Logo Questions Linux Laravel Mysql Ubuntu Git Menu
 

Does HTML5 change the standard for HTML commenting?

Tags:

comments

html

There is no new standard for comments in HTML5. The only valid comment syntax is still <!-- -->. From section 8.1.6 of W3C HTML5:

Comments must start with the four character sequence U+003C LESS-THAN SIGN, U+0021 EXCLAMATION MARK, U+002D HYPHEN-MINUS, U+002D HYPHEN-MINUS (<!--).

The <! syntax originates in SGML DTD markup, which is not part of HTML5. In HTML5, it is reserved for comments, CDATA sections, and the DOCTYPE declaration.
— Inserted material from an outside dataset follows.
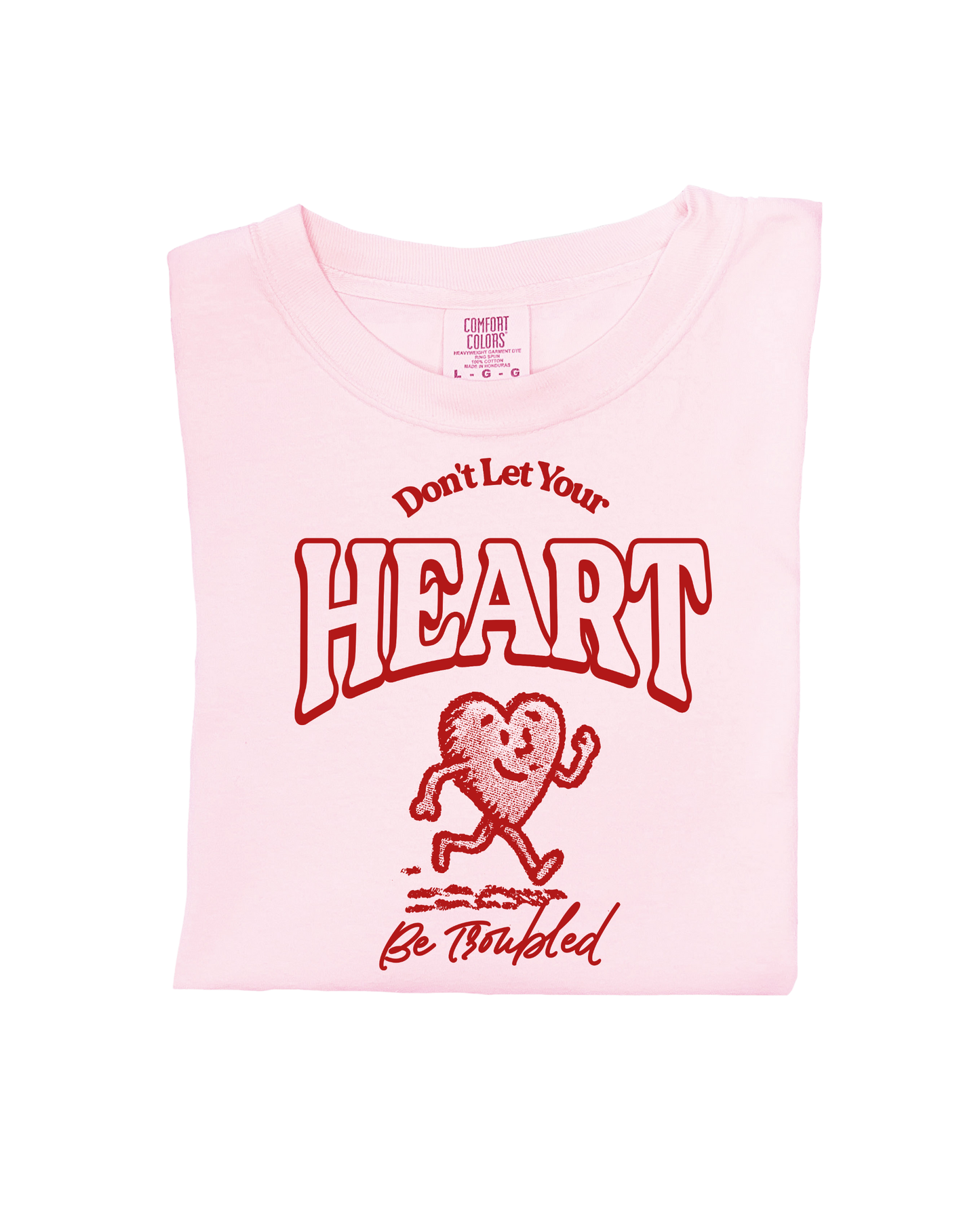 Do Not Let Your Heart Be Troubled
Therefore whether this alternative is bad practice depends on whether you consider the use of (or worse, the dependence on) obsolete markup to be bad practice.

Validator.nu calls what you have a "Bogus comment." — which means that it's treated like a comment even though it's not a valid comment. This is presumably for backward compatibility with pre-HTML5, which was SGML-based, and had markup declarations that took the form <!FOO>, so I wouldn't call this new. The reason they're treated like comments is because SGML markup declarations were special declarations not meant to be rendered, but since they are meaningless in HTML5 (with the above exceptions), as far as the HTML5 DOM is concerned they are nothing more than comments.

The following steps within section 8.2.4 lead to this conclusion, which Chrome appears to be following to the letter:

  1. 8.2.4.1 Data state:

    Consume the next input character:

    "<" (U+003C)
    Switch to the tag open state.

  2. 8.2.4.8 Tag open state:

    Consume the next input character:

    "!" (U+0021)
    Switch to the markup declaration open state.

  3. 8.2.4.45 Markup declaration open state:

    If the next two characters are both "-" (U+002D) characters, consume those two characters, create a comment token whose data is the empty string, and switch to the comment start state.

    Otherwise, if the next seven characters are an ASCII case-insensitive match for the word "DOCTYPE", then consume those characters and switch to the DOCTYPE state.

    Otherwise, if there is an adjusted current node and it is not an element in the HTML namespace and the next seven characters are a case-sensitive match for the string "[CDATA[" (the five uppercase letters "CDATA" with a U+005B LEFT SQUARE BRACKET character before and after), then consume those characters and switch to the CDATA section state.

    Otherwise, this is a parse error. Switch to the bogus comment state. The next character that is consumed, if any, is the first character that will be in the comment.

    Notice that it says to switch to the comment start state only if the sequence of characters encountered is <!--, otherwise it's a bogus comment. This reflects what is stated in section 8.1.6 above.

  4. 8.2.4.44 Bogus comment state:

    Consume every character up to and including the first ">" (U+003E) character or the end of the file (EOF), whichever comes first. Emit a comment token whose data is the concatenation of all the characters starting from and including the character that caused the state machine to switch into the bogus comment state, up to and including the character immediately before the last consumed character (i.e. up to the character just before the U+003E or EOF character), but with any U+0000 NULL characters replaced by U+FFFD REPLACEMENT CHARACTER characters. (If the comment was started by the end of the file (EOF), the token is empty. Similarly, the token is empty if it was generated by the string "<!>".)

    In plain English, this turns <!div displayed> into <!--div displayed--> and <!/div> into <!--/div-->, exactly as described in the question.

On a final note, you can probably expect other HTML5-compliant parsers to behave the same as Chrome.


I don't think this is a good habit to take since <! stands for markup declarations like <!DOCTYPE. Thus you think it's commented (well... browser will try to interpret it).

Even if it doesn't appear, this seems not to be the correct syntax for commenting HTML code.